Lou Karras

No. 70
- Position: Defensive tackle

Personal information
- Born: September 19, 1927 Gary, Indiana, U.S.
- Died: September 20, 2018 (aged 91) Coral Springs, Florida, U.S.
- Listed height: 6 ft 4 in (1.93 m)
- Listed weight: 241 lb (109 kg)

Career information
- High school: Emerson (Gary)
- College: Purdue
- NFL draft: 1950: 3rd round, 32nd overall pick

Career history
- Washington Redskins (1950–1952);

Awards and highlights
- Second-team All-Big Nine (1949);

Career NFL statistics
- Fumble recoveries: 2
- Stats at Pro Football Reference

= Lou Karras =

American football player (1927–2018)

Louis George Karras (September 19, 1927 – September 20, 2018) was an American professional football defensive tackle in the National Football League (NFL) for the Washington Redskins, until an eye injury prematurely ended his career.

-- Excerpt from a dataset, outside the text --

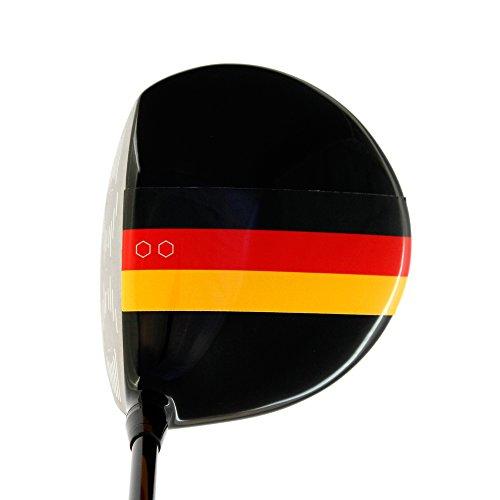 Golf Club Alignment Line Skin_L5 / 2pcs Line Skins pack]()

He played college football at Purdue University. Karras was drafted 32nd overall in the third round of the 1950 NFL draft. He had two younger brothers, former pro football player Ted Karras and former pro-football player/actor Alex Karras.

Karras had a college career at Purdue; he was a three-year starter (1946, 1948–49), was selected 2nd Team All-Big Ten in 1949. He was named the MVP for Purdue in 1949. Following his college career, he was selected for the 1949 East-West Shrine Game, the 1950 Chicago-based College All-Star Game and the 1950 Hula Bowl. After his professional football career ended, he founded a successful tire business. He was also on the city council of Gary, Indiana.